• Selected passage
[Start]
LMDB Examples¶
Complete working examples demonstrating LMDB API usage patterns and performance characteristics.
Overview¶
zlmdb includes five example programs in examples/lmdb/ that demonstrate real-world usage patterns:
address-book.py - Basic CRUD operations with multiple databases
dirtybench.py - Comprehensive write performance benchmarking
nastybench.py - High-volume stress testing (1M+ keys)
parabench.py - Parallel read performance testing
dirtybench-gdbm.py - GDBM comparison benchmark
All examples use zlmdb.lmdb which provides py-lmdb compatible API.
address-book.py: Basic CRUD Operations¶
Purpose: Demonstrates fundamental LMDB operations with multiple named databases (subdbs).
What it demonstrates:
Opening an environment with multiple databases
Creating named subdatabases
CRUD operations (Create, Read, Update, Delete)
Transaction context managers
Cursor-based iteration
Database-scoped transactions
Key Code Patterns:
import zlmdb.lmdb as lmdb
# Open environment with multiple databases
env = lmdb.open("/tmp/address-book.lmdb", max_dbs=10)
[End]
• Short problem 1
Report each line of the listing below that contains the string "sign". Case counts.

• Exercise materials
[Start]
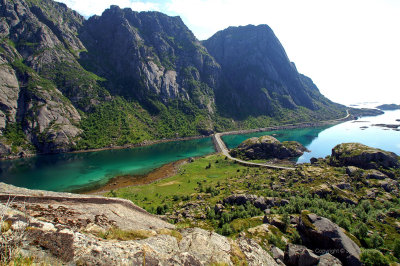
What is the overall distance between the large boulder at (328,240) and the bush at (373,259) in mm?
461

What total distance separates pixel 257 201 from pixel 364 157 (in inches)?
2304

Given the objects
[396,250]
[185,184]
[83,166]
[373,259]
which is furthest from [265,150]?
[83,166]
[End]
[Start]
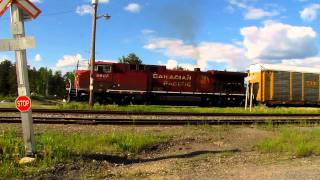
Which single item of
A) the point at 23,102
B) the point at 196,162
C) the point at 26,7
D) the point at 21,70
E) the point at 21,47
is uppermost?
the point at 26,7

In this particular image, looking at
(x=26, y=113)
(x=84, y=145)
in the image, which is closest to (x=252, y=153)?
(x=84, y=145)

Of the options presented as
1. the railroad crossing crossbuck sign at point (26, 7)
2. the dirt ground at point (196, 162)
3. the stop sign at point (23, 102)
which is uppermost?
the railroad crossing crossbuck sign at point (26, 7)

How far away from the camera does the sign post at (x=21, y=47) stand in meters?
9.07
[End]
• Short problem 2
On the LMDB examples page, which example program tests parallel read performance?

• Correct output 1
1. the railroad crossing crossbuck sign at point (26, 7)
3. the stop sign at point (23, 102)
the railroad crossing crossbuck sign at point (26, 7)
How far away from the camera does the sign post at (x=21, y=47) stand in meters?

• Correct output 2
parabench.py